18. noise of … fear—the shout designed to rouse the game and drive it into the pitfall.
windows … open—taken from the account of the deluge (Ge 7:11); the flood-gates. So the final judgments of fire on the apostate world are compared to the deluge (2 Pe 3:5–7).
19. earth—the land: image from an earthquake.
20. removed like a cottage—(See on Is 1:8). Here, a hanging couch, suspended from the trees by cords, such as Niebuhr describes the Arab keepers of lands as having, to enable them to keep watch, and at the same time to be secure from wild beasts. Translate, “Shall wave to and fro like a hammock” swung about by the wind.
heavy upon it—like an overwhelming burden.
not rise again—not meaning, that it never would rise (Is 24:23), but in those convulsions it would not rise, it would surely fall.
21. host of … high ones—the heavenly host, that is, either the visible host of heaven (the present economy of nature, affected by the sun, moon, and stars, the objects of idolatry, being abolished, Is 65:17; 60:19, simultaneously with the corrupt polity of men); or rather, “the invisible rulers of the darkness of this world,” as the antithesis to “kings of the earth” shows. Angels, moreover, preside, as it were, over kingdoms of the world (Da 10:13, 20, 21).
22. in the pit—rather, “for the pit” [Horsley]. “In the dungeon” [Maurer]. Image from captives thrust together into a dungeon.

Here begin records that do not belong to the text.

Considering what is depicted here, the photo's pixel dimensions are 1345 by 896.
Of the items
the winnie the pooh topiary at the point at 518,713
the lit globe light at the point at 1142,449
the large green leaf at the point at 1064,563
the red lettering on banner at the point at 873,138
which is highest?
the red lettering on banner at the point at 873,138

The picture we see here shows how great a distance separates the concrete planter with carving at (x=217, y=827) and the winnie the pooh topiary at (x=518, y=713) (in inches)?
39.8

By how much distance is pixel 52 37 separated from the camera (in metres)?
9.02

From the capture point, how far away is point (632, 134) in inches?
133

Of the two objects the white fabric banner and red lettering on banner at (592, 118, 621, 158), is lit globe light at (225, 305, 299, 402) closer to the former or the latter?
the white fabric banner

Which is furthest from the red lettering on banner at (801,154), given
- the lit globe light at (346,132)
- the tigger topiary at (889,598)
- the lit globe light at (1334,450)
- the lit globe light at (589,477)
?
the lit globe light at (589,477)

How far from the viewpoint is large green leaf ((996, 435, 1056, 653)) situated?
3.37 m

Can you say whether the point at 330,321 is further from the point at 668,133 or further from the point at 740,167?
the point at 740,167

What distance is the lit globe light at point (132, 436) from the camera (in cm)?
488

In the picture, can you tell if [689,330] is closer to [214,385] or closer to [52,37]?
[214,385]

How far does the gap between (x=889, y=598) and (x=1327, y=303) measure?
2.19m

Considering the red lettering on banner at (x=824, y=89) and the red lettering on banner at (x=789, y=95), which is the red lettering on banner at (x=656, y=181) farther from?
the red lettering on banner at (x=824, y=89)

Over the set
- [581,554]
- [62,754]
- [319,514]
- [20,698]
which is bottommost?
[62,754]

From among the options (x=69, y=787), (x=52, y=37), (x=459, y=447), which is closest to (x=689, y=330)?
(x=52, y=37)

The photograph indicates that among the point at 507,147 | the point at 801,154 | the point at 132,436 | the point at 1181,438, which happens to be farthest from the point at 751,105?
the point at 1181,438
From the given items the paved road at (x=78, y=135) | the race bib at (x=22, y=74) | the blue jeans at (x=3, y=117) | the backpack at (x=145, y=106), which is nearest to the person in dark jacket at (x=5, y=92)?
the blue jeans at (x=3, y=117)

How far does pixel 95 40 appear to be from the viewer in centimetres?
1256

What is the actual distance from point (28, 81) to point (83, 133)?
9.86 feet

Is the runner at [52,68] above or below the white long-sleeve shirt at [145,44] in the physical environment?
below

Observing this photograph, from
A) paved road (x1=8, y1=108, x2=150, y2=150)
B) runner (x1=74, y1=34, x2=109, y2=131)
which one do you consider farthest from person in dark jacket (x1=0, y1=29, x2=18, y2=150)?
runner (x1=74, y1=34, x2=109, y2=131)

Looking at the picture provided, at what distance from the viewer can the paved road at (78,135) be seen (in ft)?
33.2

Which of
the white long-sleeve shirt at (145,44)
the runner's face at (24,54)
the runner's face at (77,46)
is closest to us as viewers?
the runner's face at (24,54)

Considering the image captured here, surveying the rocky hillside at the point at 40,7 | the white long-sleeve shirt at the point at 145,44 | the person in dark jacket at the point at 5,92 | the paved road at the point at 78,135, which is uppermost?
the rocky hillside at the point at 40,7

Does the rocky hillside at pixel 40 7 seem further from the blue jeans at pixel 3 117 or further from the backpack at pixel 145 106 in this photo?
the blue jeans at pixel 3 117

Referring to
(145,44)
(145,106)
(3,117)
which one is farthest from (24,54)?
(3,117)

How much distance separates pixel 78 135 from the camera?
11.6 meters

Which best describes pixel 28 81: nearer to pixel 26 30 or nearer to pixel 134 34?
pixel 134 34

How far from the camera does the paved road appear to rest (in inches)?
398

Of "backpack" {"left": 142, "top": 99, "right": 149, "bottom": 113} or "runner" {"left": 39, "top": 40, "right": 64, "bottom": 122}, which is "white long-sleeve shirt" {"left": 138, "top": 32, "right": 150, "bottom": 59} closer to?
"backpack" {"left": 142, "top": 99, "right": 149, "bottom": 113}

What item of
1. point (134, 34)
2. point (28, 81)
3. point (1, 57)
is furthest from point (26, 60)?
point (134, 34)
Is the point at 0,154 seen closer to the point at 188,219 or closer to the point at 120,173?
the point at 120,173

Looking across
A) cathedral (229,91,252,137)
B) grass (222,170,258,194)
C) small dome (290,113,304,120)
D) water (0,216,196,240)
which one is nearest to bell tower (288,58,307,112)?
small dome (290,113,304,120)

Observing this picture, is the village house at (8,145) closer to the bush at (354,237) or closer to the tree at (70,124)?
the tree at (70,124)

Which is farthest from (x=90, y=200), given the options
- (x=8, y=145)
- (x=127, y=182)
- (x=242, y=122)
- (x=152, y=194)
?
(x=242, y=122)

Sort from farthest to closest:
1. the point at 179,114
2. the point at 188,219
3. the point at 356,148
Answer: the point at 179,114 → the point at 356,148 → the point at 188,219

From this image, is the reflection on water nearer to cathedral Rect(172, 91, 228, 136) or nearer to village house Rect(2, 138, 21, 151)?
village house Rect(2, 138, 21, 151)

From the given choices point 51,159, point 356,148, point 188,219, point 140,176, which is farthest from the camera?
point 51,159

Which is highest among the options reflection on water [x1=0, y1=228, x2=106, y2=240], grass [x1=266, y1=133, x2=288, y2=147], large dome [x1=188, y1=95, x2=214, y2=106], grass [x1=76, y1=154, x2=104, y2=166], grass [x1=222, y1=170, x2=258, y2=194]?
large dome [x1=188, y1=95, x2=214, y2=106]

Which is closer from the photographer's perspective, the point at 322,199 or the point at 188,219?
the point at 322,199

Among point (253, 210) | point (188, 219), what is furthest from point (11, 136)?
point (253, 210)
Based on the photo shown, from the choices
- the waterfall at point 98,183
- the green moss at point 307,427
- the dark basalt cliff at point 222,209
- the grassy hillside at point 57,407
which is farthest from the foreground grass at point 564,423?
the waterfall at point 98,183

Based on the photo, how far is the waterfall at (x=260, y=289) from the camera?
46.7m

prison—that is, as in a prison. This sheds light on the disputed passage, 1 Pe 3:19, where also the prison is figurative: The “shutting up” of the Jews in Jerusalem under Nebuchadnezzar, and again under Titus, was to be followed by a visitation of mercy “after many days”—seventy years in the case of the former—the time is not yet elapsed in the case of the latter. Horsley takes “visited” in a bad sense, namely, in wrath, as in Is 26:14; compare Is 29:6; the punishment being the heavier in the fact of the delay. Probably a double visitation is intended, deliverance to the elect, wrath to hardened unbelievers; as Is 24:23 plainly contemplates judgments on proud sinners, symbolized by the “sun” and “moon.”
23. (Je 3:17). Still future: of which Jesus’ triumphal entry into Jerusalem amidst hosannas was a pledge.
his ancients—the elders of His people; or in general, His ancient people, the Jews. After the overthrow of the world kingdoms. Jehovah shall be set up with a splendor exceeding the light of the sun and moon under the previous order of things (Is 60:19, 20).